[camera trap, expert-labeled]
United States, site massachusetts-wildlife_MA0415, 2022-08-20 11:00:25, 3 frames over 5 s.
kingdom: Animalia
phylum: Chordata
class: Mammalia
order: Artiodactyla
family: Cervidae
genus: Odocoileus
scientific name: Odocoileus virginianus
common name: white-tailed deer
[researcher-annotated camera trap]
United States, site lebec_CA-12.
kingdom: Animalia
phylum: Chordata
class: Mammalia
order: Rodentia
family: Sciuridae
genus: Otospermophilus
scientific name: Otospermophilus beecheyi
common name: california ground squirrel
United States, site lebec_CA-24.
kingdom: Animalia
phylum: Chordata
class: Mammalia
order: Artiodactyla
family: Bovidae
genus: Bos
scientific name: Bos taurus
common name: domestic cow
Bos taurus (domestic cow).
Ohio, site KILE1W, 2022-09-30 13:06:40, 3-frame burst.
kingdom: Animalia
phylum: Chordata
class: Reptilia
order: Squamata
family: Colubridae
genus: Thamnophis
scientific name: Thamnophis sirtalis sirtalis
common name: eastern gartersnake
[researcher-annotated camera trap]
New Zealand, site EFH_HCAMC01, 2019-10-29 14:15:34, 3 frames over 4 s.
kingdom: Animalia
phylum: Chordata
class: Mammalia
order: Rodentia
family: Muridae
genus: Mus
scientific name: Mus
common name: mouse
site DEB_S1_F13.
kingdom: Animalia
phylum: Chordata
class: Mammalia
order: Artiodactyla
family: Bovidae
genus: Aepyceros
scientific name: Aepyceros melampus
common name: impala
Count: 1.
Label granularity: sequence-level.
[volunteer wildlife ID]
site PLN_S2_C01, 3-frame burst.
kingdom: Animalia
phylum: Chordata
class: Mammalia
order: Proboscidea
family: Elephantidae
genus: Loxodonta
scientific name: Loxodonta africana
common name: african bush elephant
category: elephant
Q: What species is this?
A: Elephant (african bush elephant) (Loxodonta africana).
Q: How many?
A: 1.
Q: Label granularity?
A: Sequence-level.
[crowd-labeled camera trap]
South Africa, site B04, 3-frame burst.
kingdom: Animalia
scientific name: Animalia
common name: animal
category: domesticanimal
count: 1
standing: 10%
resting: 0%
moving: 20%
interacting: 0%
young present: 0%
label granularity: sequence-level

--*--

Prompt.
The material shown above must be written out again in full, exactly as it reads.

Result of this task.
[camera trap, expert-labeled]
United States, site massachusetts-wildlife_MA0415, 2022-08-20 11:00:25, 3 frames over 5 s.
kingdom: Animalia
phylum: Chordata
class: Mammalia
order: Artiodactyla
family: Cervidae
genus: Odocoileus
scientific name: Odocoileus virginianus
common name: white-tailed deer
[researcher-annotated camera trap]
United States, site lebec_CA-12.
kingdom: Animalia
phylum: Chordata
class: Mammalia
order: Rodentia
family: Sciuridae
genus: Otospermophilus
scientific name: Otospermophilus beecheyi
common name: california ground squirrel
United States, site lebec_CA-24.
kingdom: Animalia
phylum: Chordata
class: Mammalia
order: Artiodactyla
family: Bovidae
genus: Bos
scientific name: Bos taurus
common name: domestic cow
Bos taurus (domestic cow).
Ohio, site KILE1W, 2022-09-30 13:06:40, 3-frame burst.
kingdom: Animalia
phylum: Chordata
class: Reptilia
order: Squamata
family: Colubridae
genus: Thamnophis
scientific name: Thamnophis sirtalis sirtalis
common name: eastern gartersnake
[researcher-annotated camera trap]
New Zealand, site EFH_HCAMC01, 2019-10-29 14:15:34, 3 frames over 4 s.
kingdom: Animalia
phylum: Chordata
class: Mammalia
order: Rodentia
family: Muridae
genus: Mus
scientific name: Mus
common name: mouse
site DEB_S1_F13.
kingdom: Animalia
phylum: Chordata
class: Mammalia
order: Artiodactyla
family: Bovidae
genus: Aepyceros
scientific name: Aepyceros melampus
common name: impala
Count: 1.
Label granularity: sequence-level.
[volunteer wildlife ID]
site PLN_S2_C01, 3-frame burst.
kingdom: Animalia
phylum: Chordata
class: Mammalia
order: Proboscidea
family: Elephantidae
genus: Loxodonta
scientific name: Loxodonta africana
common name: african bush elephant
category: elephant
Q: What species is this?
A: Elephant (african bush elephant) (Loxodonta africana).
Q: How many?
A: 1.
Q: Label granularity?
A: Sequence-level.
[crowd-labeled camera trap]
South Africa, site B04, 3-frame burst.
kingdom: Animalia
scientific name: Animalia
common name: animal
category: domesticanimal
count: 1
standing: 10%
resting: 0%
moving: 20%
interacting: 0%
young present: 0%
label granularity: sequence-level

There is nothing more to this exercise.